For exim4, in /etc/exim4/exim4.config.template the changes need to be made in the ### transport/30_exim4-config_mail_spool section which you should make to look like this:

### transport/30_exim4-config_mail_spool

# This transport is used for local delivery to user mailboxes in traditional
# BSD mailbox format.
#
mail_spool:
  debug_print = "T: appendfile for $local_part@$domain"
  driver = appendfile
  directory = ''home''${local_part}/Maildir
  #directory = $home/Maildir
  maildir_format
  maildir_use_size_file
 # file = /var/mail/$local_part_data
  delivery_date_add
  envelope_to_add
  return_path_add
  group = mail
  mode = 0660
  mode_fail_narrower = false
  
As usual for exim4 changes, this must be followed up with the usual
root@bulawayo: # update-exim4.conf
root@bulawayo: # /etc/init.d/exim4 restart

Gilding the lily

The acl/30_exim4-config_check_rcpt section in exim4.config.template includes a section of code that allows for annoying senders to be blocked. Create the /etc/exim4/local_sender_blacklist root owned and for example:-
!cain@mydomain.com
!eve@mydomain.com
!abel@mydomain.com
*@mydomain.com
spameri@tiscali.it 
*@wesenduspam.org 

The first 3 lines ensure that the real users at mydomain.com can send email, followed by a line that blocks the spammers attempted relaying trick of setting the sender header as a fake user on your domain. The last two lines demonstrate blocking a single address and a whole domain. Anything caught here is dropped without being checked by spamassassin.

Editing this files is an exception to the rule that exim4 must be restarted after any configuration changes.

Note the couple of assumption this section now makes - firstly that mbox format is used for mailboxes and secondly that the system uses /home/<user>/mail as the location of the mailboxes other than the inbox.

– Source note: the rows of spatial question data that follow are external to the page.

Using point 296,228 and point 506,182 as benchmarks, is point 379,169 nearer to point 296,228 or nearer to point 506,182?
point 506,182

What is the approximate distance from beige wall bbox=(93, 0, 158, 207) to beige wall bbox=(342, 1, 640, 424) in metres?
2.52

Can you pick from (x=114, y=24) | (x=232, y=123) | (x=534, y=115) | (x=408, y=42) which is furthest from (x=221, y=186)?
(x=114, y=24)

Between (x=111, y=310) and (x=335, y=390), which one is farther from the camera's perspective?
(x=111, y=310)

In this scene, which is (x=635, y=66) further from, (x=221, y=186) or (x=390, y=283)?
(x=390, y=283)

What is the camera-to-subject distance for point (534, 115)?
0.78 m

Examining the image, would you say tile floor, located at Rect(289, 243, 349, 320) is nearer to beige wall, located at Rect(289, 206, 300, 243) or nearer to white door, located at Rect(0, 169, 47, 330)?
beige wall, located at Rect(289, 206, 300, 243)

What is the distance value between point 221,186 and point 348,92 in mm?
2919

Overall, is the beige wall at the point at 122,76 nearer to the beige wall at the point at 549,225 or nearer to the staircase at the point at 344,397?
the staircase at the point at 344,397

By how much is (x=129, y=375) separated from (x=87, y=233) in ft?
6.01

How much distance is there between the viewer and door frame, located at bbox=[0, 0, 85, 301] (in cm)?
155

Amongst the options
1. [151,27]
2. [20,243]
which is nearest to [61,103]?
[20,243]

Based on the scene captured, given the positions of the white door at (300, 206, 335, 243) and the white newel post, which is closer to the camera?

Mail is identified as spam with the suggestions made in this write up when a DNSBL has the ip address or spamassassin scores it at 3.5 or above; in both cases the subject line is altered to mark it as such. Because we do not want to lose false positives, if the score is below 7.5, it is still delivered and only if the score is 7.5 or above will it be rejected.

I've never seen email that spamassassin scored between 3.5 and 7.5 that I wanted, so I like to have it delivered to a spam folder rather than my inbox. There must be a mailbox named spam for this to work - it can be created by any webmail or email client software. After that, an exim forward file - /home/<user>/.forward does the trick.

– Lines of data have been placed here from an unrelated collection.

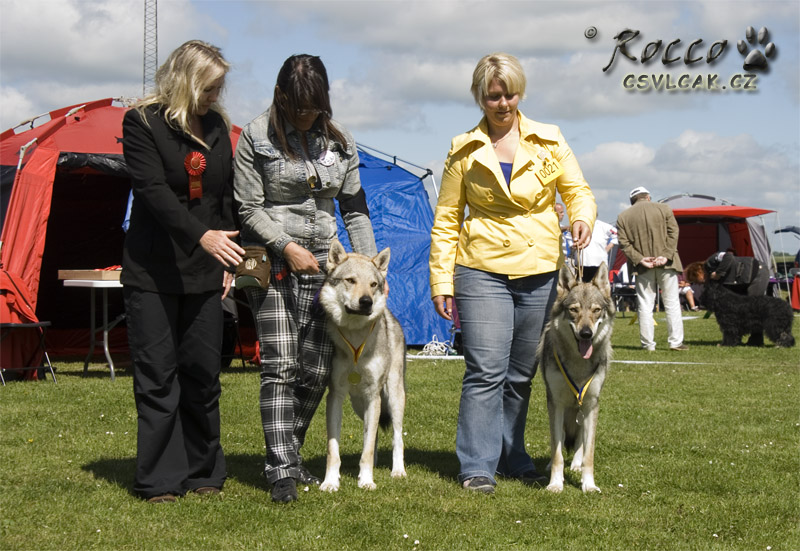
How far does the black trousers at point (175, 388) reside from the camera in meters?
4.19

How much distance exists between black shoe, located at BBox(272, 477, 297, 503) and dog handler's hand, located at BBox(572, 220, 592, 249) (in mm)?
1977

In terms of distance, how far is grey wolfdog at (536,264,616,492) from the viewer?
4.54 meters

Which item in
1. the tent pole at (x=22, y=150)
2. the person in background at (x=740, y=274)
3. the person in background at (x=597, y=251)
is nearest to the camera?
the tent pole at (x=22, y=150)

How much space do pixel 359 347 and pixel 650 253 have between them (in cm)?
841

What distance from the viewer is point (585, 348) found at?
14.8 feet

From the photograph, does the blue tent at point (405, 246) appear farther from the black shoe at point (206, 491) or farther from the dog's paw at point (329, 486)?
the black shoe at point (206, 491)

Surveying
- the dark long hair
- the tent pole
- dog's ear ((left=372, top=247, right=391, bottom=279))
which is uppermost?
the tent pole

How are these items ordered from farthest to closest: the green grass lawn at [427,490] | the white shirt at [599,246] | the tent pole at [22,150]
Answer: the white shirt at [599,246], the tent pole at [22,150], the green grass lawn at [427,490]

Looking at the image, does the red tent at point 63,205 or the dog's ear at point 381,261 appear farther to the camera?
the red tent at point 63,205

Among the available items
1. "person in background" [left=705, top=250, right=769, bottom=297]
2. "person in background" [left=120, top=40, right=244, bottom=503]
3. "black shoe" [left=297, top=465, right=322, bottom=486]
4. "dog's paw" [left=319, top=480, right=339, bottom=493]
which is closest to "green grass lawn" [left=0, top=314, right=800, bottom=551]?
"dog's paw" [left=319, top=480, right=339, bottom=493]

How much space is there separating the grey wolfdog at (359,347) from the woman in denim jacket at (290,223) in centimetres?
9

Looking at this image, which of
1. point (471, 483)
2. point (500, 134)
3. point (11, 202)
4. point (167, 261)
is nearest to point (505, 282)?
point (500, 134)

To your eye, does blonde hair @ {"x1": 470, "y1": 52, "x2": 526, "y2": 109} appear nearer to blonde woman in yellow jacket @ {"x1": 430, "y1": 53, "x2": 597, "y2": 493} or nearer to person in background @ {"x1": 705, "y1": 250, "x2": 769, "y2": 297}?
blonde woman in yellow jacket @ {"x1": 430, "y1": 53, "x2": 597, "y2": 493}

# Exim filter <<< important first line, distinguishes from ye olde .forward
if $header_subject: contains "***SPAM" 
	then
	save "/home/<user>/mail/spam"
endif
It's an unfortunate fact of life that despite our best efforts some unwanted email will slip through as spammers continue to try new tricks. Spamassassin on debian includes the sa-learn program which users can make use of to teach spamassassin to reject similar mail in future.

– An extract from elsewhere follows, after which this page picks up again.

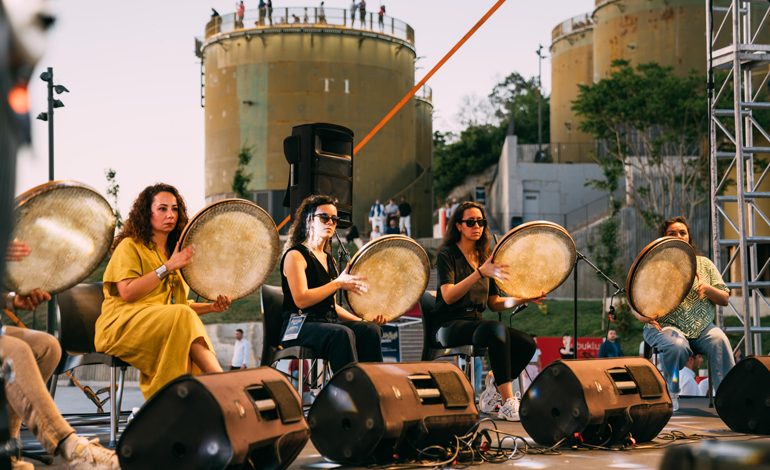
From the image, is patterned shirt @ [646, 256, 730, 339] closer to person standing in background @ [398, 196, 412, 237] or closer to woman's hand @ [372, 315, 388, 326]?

The user must have a suitably named mailbox such as junk into which any spam that sneaks through below the 4.0 barrier can be moved from the inbox. The user also needs to create a cron job using the crontab -e command. In the following example the command will run the sa-learn program via cronic at 3:00am every night. The cronic program is used to avoid receiving email (cram or cron spam!!) that only confirms that everything worked fine:-

0 3 * * * cronic sa-learn --mbox --spam /home/<user>/mail/junk

Rather than rely on the user to do this final set up work it can all be automated after you create the system account using this shell script. You just then need to tell the user to leave any spam they receive in the junk folder for a day or two before deleting it.